So you want to optimize your code, eh? Who am I to blame you? I certainly want you to optimize your code!
I spent a few years as part of the Firefox Performance Team, on the frontline of, well, performance. I still bear some of the scars. So, as the grizzled perf-veteran that I have decided to be for the day, let me invite you to sit down for a while and share a little hard-earned experience on code optimization.
Make sure your code is ready for optimizations
It all starts with a story. A long time ago, in a galaxy far far away, toiled a developer who intended to make Firefox faster. One of the things that slowed down Firefox was that the disk was accessed on the main thread. If the disk was too busy, or waking up from sleep, this could cause the Firefox user interface to freeze for up to three seconds.
That wasn’t good. Our intrepid developer was in charge of making sure that this didn’t happen anymore. This meant moving all disk accesses to another thread, which was complicated by the fact that, for historical reasons, all the APIs that needed to access the disk were synchronous.

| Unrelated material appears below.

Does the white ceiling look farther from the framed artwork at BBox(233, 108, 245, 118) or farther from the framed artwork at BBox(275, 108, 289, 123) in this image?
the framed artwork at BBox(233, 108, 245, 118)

Anyway, after countless weeks carefully moving things across threads, making sure that unit tests passed (this required expanding the unit test framework to allow async tests), making sure that the integration tests passed (same story), making sure that the performance tests passed (no changes needed, lucky him) and testing manually, our developer finally merged the task and informed the rest of the team that he was done with this one file access.
It was then that Firefox started breaking apart in weird an unexpected places. Crash Scene Investigations reported a surge in crash reports from Firefox Nightly. Reverting and debugging ensued. In the end, the culprit was identified. It was the dreaded nested event loop, an API (called elsewhere in the code) that can do weird things with causality. After much more debugging and blood sacrifices, and a complete refactoring of the shutdown code of the browser, said nested event loop was tamed, the code merged and performance improved.
The anonymous developer happily moved on to the next file access.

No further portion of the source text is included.